### TASK OBJECTIVE
Pictures excluded, output exactly the lines from the one containing "table tennis funny" through the last line of the listing below.

-------------------------

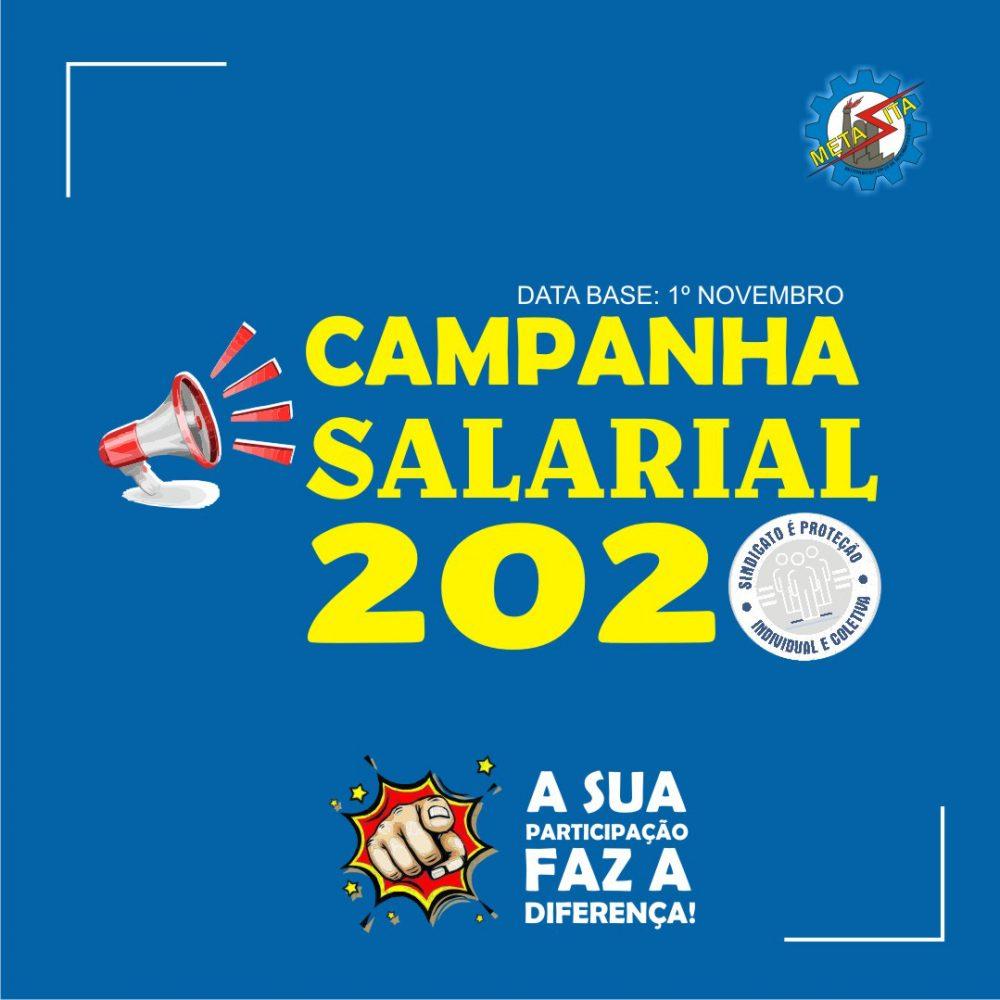campanha-salarial-2020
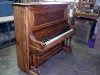 George Bent Upright Piano - After Refinish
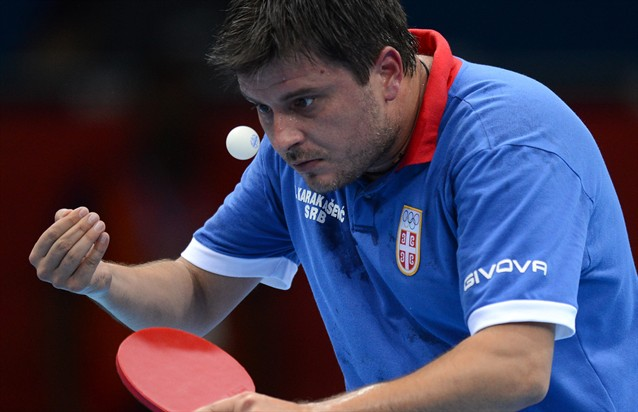 table tennis funny faces olympics ping pong 4 The Funny Faces of Table Tennis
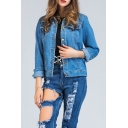 New Collared Long Sleeve Floral Embroidered Denim Jacket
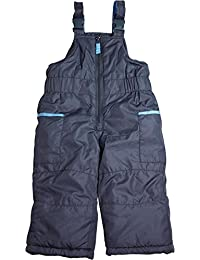 Baby Boys Insulated and Water Resistant Bib Snowpant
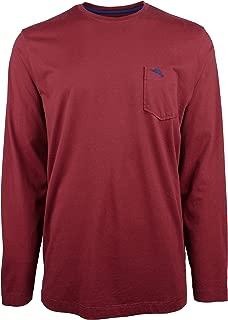 Mens Cotton Heathered T-Shirt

-------------------------

### OUTPUT OF THE TASK
 table tennis funny faces olympics ping pong 4 The Funny Faces of Table Tennis
 New Collared Long Sleeve Floral Embroidered Denim Jacket
 Baby Boys Insulated and Water Resistant Bib Snowpant
 Mens Cotton Heathered T-Shirt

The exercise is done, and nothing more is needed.